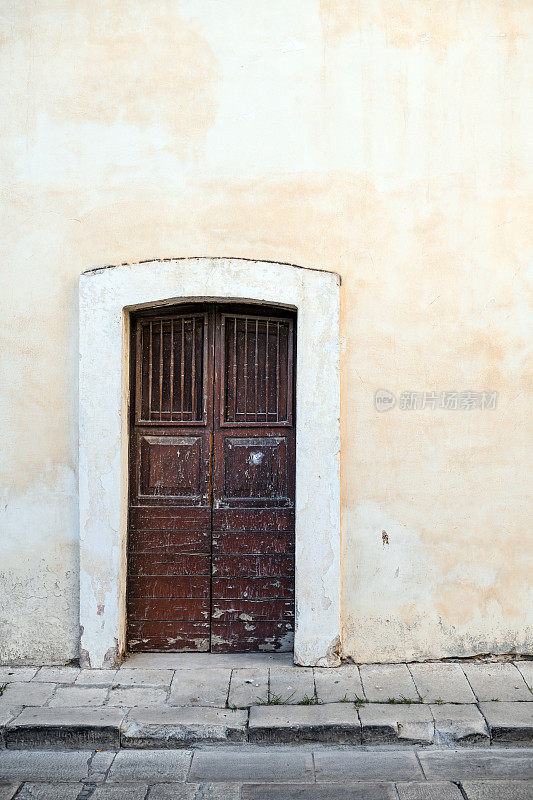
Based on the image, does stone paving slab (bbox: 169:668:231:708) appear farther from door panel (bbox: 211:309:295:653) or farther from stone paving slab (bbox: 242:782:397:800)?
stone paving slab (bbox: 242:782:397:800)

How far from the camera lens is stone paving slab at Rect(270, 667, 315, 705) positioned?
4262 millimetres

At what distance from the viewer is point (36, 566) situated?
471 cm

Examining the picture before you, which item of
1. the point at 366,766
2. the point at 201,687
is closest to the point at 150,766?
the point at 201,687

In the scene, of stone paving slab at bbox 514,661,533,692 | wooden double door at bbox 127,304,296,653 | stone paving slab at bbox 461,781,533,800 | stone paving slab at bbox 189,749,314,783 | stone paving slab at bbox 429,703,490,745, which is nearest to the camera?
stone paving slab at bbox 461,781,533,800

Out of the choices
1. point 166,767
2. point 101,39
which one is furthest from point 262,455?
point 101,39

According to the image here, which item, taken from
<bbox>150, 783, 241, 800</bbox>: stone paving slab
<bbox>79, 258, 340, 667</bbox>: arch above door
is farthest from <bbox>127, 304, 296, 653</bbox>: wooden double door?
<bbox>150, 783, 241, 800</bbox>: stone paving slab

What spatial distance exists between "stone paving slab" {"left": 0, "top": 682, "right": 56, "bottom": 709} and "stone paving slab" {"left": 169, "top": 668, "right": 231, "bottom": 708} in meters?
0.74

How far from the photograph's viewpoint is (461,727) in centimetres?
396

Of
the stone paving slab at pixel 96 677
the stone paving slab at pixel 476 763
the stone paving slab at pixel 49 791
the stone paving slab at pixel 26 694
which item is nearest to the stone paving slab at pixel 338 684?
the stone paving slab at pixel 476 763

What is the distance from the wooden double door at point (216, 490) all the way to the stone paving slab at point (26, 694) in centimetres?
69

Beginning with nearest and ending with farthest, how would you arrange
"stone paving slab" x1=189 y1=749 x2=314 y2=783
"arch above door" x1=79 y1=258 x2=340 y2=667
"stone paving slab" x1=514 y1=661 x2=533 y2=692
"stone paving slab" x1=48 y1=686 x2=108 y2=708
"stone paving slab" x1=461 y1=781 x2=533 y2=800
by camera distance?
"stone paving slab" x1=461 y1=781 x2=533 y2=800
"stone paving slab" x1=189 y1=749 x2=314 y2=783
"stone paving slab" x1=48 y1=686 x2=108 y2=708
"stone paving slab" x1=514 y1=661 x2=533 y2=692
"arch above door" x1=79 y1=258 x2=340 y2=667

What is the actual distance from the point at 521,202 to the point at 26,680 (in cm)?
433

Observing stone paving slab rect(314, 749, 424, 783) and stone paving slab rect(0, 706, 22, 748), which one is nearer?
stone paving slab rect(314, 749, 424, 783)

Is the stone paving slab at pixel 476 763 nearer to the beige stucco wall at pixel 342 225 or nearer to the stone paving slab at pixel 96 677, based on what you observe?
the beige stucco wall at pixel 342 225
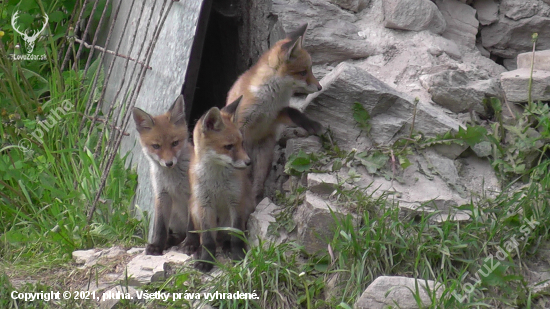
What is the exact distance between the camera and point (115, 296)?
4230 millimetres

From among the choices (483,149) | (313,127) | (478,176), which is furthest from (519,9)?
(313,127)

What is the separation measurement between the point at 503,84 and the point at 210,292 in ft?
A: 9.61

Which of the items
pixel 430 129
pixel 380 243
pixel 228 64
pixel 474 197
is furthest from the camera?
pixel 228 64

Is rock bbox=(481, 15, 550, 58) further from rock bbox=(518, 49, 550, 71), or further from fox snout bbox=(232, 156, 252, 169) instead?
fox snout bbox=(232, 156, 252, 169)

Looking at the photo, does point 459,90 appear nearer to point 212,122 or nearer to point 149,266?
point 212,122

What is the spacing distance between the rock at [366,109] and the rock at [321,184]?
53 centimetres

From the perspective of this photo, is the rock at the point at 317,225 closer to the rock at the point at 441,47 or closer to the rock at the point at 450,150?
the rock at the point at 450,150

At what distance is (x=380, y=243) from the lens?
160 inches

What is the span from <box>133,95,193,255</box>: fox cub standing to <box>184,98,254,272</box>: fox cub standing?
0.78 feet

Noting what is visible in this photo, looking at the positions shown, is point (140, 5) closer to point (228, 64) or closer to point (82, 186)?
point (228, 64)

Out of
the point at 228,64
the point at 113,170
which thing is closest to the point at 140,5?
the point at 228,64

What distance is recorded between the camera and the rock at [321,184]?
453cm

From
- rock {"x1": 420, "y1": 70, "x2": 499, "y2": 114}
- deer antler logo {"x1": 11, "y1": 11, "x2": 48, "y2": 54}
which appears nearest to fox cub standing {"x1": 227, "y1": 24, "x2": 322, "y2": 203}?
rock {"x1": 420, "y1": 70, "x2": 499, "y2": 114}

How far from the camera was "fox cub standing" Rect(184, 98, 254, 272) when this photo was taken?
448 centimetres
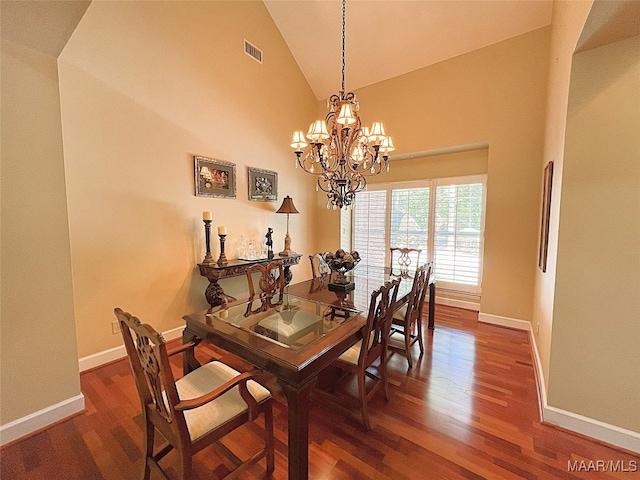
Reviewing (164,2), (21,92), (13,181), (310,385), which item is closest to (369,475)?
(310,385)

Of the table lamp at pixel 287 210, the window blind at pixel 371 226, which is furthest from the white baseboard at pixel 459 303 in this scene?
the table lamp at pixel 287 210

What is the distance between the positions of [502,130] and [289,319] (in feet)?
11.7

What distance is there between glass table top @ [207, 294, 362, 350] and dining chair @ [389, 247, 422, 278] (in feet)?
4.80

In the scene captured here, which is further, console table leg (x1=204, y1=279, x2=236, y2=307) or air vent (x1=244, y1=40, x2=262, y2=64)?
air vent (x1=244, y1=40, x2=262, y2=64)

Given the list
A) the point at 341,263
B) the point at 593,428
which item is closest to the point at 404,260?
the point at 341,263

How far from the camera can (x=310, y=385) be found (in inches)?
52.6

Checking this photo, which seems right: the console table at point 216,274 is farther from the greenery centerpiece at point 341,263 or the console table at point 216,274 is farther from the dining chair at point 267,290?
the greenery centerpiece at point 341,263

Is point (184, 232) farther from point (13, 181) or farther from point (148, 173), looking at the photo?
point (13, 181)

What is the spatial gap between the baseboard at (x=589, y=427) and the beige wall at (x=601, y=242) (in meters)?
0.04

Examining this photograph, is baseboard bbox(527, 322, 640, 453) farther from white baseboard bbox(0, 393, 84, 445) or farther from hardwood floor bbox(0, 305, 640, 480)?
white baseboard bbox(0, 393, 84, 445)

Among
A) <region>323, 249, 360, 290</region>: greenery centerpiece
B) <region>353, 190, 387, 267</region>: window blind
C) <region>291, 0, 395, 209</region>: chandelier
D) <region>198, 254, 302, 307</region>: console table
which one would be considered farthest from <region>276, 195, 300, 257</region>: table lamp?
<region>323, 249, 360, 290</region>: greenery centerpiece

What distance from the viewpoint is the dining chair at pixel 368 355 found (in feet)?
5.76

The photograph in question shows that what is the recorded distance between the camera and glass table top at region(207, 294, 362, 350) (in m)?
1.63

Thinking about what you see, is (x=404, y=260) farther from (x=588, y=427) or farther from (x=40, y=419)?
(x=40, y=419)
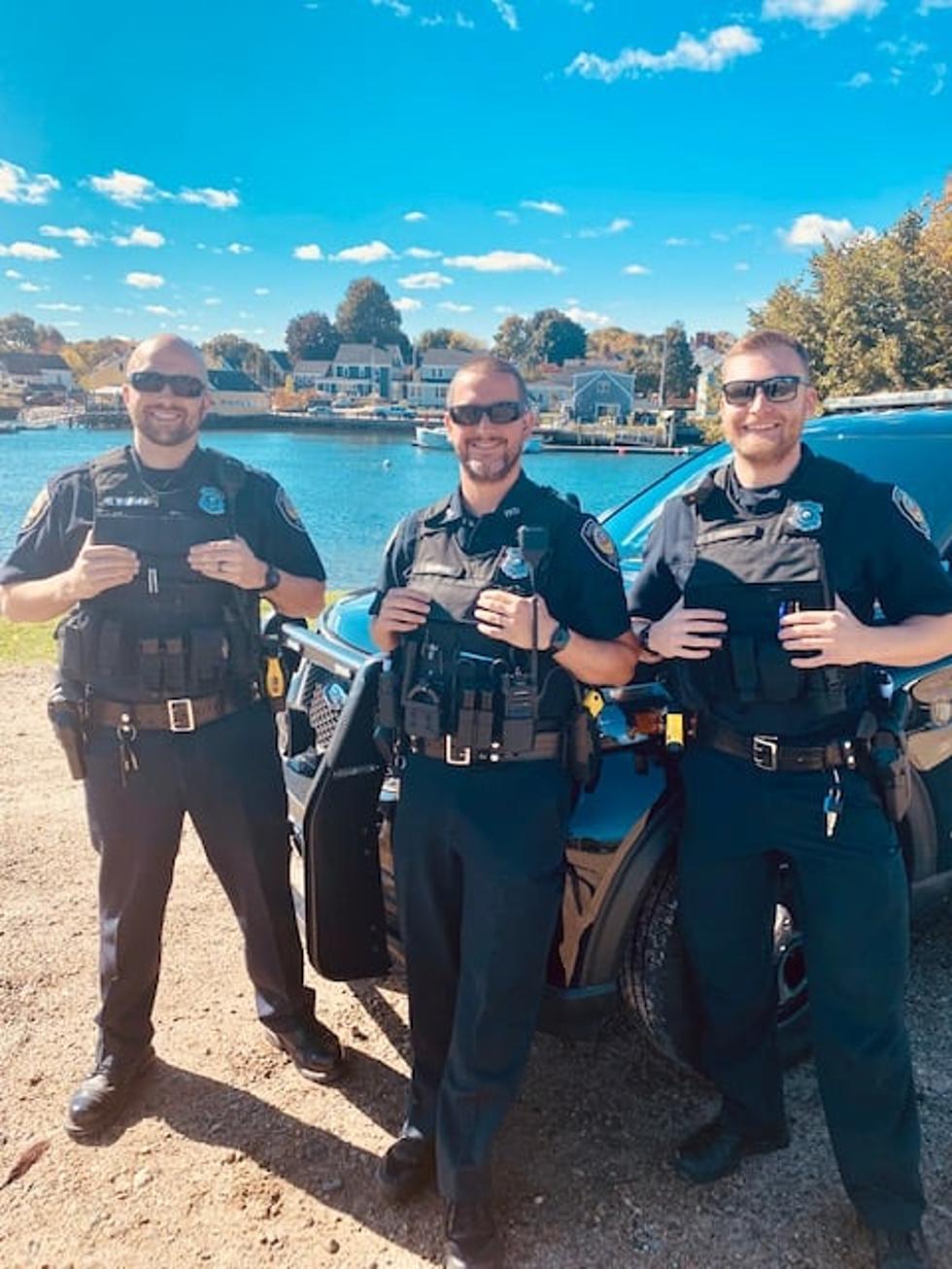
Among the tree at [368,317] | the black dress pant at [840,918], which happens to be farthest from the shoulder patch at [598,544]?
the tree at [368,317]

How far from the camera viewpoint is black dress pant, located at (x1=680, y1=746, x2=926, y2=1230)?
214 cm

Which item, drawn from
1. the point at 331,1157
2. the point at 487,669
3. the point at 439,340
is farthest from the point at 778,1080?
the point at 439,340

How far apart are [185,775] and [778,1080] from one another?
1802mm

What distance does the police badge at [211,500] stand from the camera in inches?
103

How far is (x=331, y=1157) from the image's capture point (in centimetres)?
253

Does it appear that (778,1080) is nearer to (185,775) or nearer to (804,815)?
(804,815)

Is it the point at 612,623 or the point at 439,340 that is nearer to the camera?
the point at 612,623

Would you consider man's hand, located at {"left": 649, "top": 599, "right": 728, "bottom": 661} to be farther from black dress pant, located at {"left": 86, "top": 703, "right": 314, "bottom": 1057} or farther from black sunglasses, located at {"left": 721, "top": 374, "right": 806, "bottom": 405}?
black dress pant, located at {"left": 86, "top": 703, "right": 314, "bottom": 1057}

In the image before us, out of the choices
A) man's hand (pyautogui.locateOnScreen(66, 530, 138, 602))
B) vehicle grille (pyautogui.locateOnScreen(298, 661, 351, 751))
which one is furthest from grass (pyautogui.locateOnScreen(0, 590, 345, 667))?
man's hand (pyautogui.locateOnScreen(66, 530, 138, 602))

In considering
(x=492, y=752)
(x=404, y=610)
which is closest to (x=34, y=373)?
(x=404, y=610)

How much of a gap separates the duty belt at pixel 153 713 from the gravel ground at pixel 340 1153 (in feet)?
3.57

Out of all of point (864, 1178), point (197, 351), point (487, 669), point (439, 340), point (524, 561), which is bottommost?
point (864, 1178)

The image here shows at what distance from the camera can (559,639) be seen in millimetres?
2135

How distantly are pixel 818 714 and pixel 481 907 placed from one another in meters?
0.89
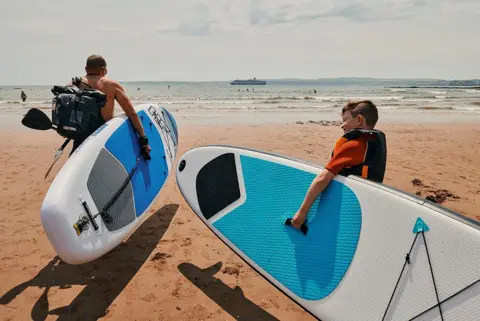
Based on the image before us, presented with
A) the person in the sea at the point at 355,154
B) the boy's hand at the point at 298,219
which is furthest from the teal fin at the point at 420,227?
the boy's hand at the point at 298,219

Required work
Copy exactly the lines from the one containing "How far from the camera viewpoint" through the final line of the records above, both included, and leave out any pictures.

The result
How far from the camera viewpoint is black dress pant, located at (x1=680, y1=746, x2=926, y2=1230)?
214 cm

Which item, drawn from
1. the point at 331,1157
2. the point at 487,669
3. the point at 439,340
is farthest from the point at 778,1080?
the point at 439,340

How far apart are [185,775] and [778,1080] from one another?
1802mm

What distance does the police badge at [211,500] stand from the camera in inches?
103

How far is (x=331, y=1157) from the image's capture point (in centimetres)?
253

Does it appear that (778,1080) is nearer to (185,775) or nearer to (804,815)?
(804,815)

Is it the point at 612,623 or the point at 439,340 that is nearer to the camera?
the point at 612,623

Would you consider man's hand, located at {"left": 649, "top": 599, "right": 728, "bottom": 661} to be farther from black dress pant, located at {"left": 86, "top": 703, "right": 314, "bottom": 1057} or farther from black sunglasses, located at {"left": 721, "top": 374, "right": 806, "bottom": 405}?
black dress pant, located at {"left": 86, "top": 703, "right": 314, "bottom": 1057}

In the image before us, out of the choices
A) man's hand (pyautogui.locateOnScreen(66, 530, 138, 602))
B) vehicle grille (pyautogui.locateOnScreen(298, 661, 351, 751))
which one is furthest from grass (pyautogui.locateOnScreen(0, 590, 345, 667))?
man's hand (pyautogui.locateOnScreen(66, 530, 138, 602))

In considering
(x=492, y=752)
(x=404, y=610)
which is closest to (x=34, y=373)?
(x=404, y=610)

How much of a gap separates the duty belt at pixel 153 713 from the gravel ground at pixel 340 1153 (in feet)?
3.57

Out of all of point (864, 1178), point (197, 351), point (487, 669), point (439, 340), point (524, 561), which is bottommost?
point (864, 1178)

The image here shows at what distance from the camera can (559,639) be seen in millimetres?
2135

How distantly are pixel 818 714 and pixel 481 907 placed from one another in meters?
0.89
Based on the image before us, presented with
A) the person in the sea at the point at 355,154
B) the boy's hand at the point at 298,219
which is furthest from the teal fin at the point at 420,227?
the boy's hand at the point at 298,219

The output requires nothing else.